### EXERCISE AIM
Count how many lines of the material below contain the string "patch", treating uppercase and lowercase as different, and reply with only that number.
▼
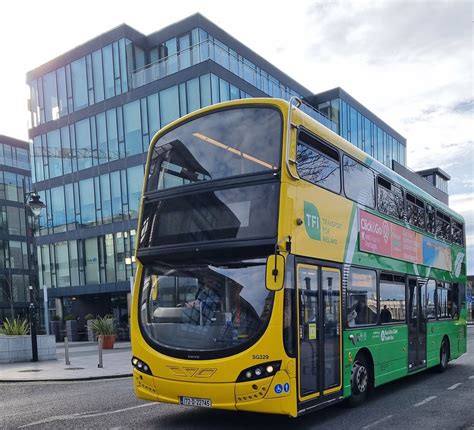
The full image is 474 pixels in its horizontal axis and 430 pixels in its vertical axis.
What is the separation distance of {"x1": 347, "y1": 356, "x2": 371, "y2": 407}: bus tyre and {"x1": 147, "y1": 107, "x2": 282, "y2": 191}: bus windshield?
3.90 m

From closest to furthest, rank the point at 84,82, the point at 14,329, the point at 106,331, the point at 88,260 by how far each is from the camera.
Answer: the point at 14,329 → the point at 106,331 → the point at 84,82 → the point at 88,260

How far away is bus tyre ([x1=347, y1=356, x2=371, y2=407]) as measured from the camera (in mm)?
8234

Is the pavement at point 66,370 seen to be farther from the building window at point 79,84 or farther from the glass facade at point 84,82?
the building window at point 79,84

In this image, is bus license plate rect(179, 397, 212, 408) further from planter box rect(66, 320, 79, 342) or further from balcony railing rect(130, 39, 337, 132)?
planter box rect(66, 320, 79, 342)

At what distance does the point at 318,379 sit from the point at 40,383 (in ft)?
28.6

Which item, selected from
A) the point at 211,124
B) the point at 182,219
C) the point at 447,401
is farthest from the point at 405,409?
the point at 211,124

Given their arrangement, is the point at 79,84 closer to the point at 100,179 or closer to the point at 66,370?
the point at 100,179

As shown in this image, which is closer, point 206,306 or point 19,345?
point 206,306

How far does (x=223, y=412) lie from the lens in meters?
8.04

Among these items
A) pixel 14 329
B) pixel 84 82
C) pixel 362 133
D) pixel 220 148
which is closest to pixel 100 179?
pixel 84 82

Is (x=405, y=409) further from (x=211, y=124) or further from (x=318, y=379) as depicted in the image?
(x=211, y=124)

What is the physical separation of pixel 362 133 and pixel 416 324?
117 ft

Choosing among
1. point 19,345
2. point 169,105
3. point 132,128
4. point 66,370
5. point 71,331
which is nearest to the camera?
point 66,370

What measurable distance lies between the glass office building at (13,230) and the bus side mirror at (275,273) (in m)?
50.5
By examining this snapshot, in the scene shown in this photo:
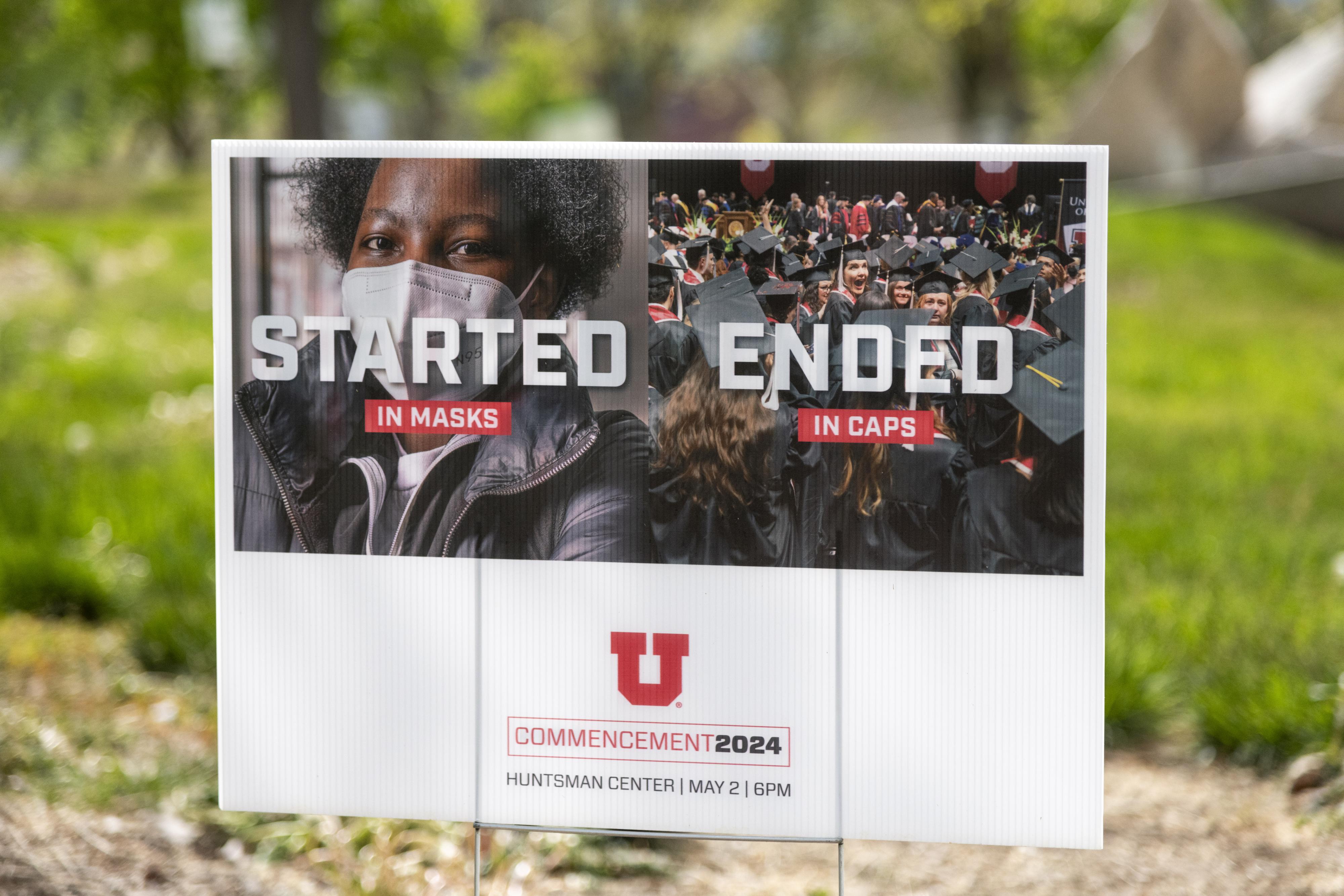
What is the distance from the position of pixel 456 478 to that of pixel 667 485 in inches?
17.5

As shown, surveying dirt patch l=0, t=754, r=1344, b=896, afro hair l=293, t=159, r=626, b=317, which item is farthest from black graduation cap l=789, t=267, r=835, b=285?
dirt patch l=0, t=754, r=1344, b=896

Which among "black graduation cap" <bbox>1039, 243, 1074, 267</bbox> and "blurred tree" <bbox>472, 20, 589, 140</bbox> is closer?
"black graduation cap" <bbox>1039, 243, 1074, 267</bbox>

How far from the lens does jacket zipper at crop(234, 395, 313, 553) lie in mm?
2402

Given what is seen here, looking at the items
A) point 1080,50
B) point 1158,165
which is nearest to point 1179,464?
point 1158,165

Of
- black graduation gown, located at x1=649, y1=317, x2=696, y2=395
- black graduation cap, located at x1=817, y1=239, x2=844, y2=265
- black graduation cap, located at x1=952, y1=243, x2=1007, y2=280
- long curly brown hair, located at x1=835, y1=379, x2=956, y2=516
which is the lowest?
long curly brown hair, located at x1=835, y1=379, x2=956, y2=516

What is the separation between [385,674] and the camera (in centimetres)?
241

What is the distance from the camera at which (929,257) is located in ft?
7.34

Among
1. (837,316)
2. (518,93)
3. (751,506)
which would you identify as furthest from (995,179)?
(518,93)

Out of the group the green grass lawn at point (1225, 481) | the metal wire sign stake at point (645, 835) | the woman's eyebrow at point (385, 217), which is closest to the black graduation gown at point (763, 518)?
the metal wire sign stake at point (645, 835)

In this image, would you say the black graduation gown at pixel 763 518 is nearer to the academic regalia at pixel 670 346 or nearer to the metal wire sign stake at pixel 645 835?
the academic regalia at pixel 670 346

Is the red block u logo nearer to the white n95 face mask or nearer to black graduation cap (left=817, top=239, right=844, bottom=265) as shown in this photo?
the white n95 face mask

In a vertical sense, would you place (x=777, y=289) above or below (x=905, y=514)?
above

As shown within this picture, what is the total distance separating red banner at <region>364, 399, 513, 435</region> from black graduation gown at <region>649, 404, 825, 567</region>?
34cm

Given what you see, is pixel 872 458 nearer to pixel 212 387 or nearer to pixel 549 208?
Answer: pixel 549 208
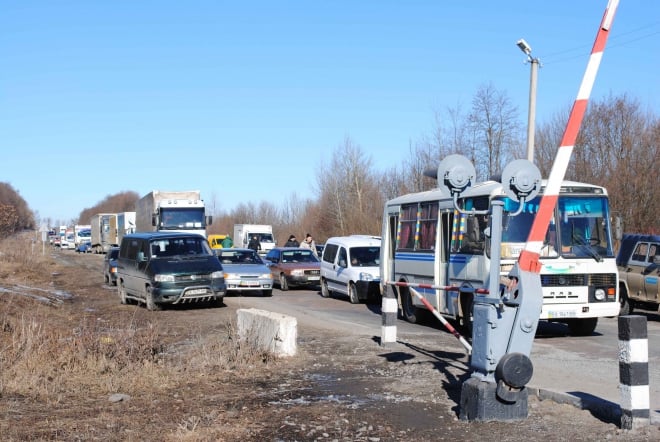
▲
### FINAL ANSWER
2